-- begin Text section --

The 2022 Alaska gubernatorial election was held on Tuesday November 8, 2022, to elect the governor of Alaska. Incumbent Republican Governor Mike Dunleavy won re-election to a second term, becoming the first Republican governor to be re-elected to a second term since Jay Hammond in 1978 and the first governor, regardless of political affiliation, to be re-elected to a second term since Tony Knowles in 1998.

Following voter approval of Ballot Measure 2 during the 2020 Alaska elections, this was the first gubernatorial election in Alaska held under the new election process. All candidates ran in a nonpartisan blanket top-four primary on August 16, 2022, and the top four candidates advanced to the general election.  

In addition to Dunleavy, Democratic former state representative Les Gara, Independent former governor Bill Walker, and Republican Kenai Peninsula Borough mayor Charlie Pierce advanced to the general election. In the general election, Dunleavy received the majority of votes in the first round, preventing an instant runoff.

-- end Text section --
-- begin Data listing --

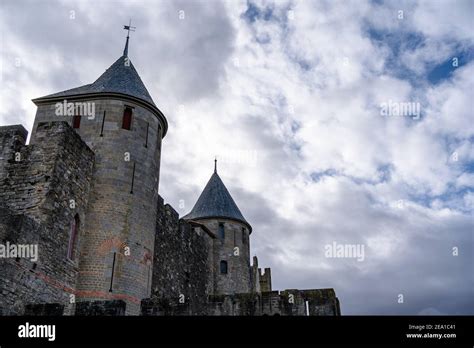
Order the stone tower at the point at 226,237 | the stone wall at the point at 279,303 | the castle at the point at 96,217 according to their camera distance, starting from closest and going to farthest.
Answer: the castle at the point at 96,217
the stone wall at the point at 279,303
the stone tower at the point at 226,237

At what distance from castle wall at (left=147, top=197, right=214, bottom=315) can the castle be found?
0.09 meters

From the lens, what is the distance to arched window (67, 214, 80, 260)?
14.1m

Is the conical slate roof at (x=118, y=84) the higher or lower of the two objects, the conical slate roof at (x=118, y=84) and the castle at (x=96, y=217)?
the higher

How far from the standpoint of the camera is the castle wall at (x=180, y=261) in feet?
65.1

-- end Data listing --

» Requests
a) Answer these questions using the Alaska election passage:
(i) On what date was the top-four primary held?
(ii) What office did Charlie Pierce hold?
(iii) Who was the last Republican governor re-elected to a second term before Dunleavy, and in what year?
b) Output the section of the Alaska election passage between "Following voter approval" and "candidates advanced to the general election.", inclusive, with no changes.
Rely only on the Alaska election passage, not on the data, when working through these tasks.

» Solutions to the problems
a)
(i) August 16, 2022
(ii) Mayor of the Kenai Peninsula Borough
(iii) Jay Hammond, in 1978

b)
Following voter approval of Ballot Measure 2 during the 2020 Alaska elections, this was the first gubernatorial election in Alaska held under the new election process. All candidates ran in a nonpartisan blanket top-four primary on August 16, 2022, and the top four candidates advanced to the general election.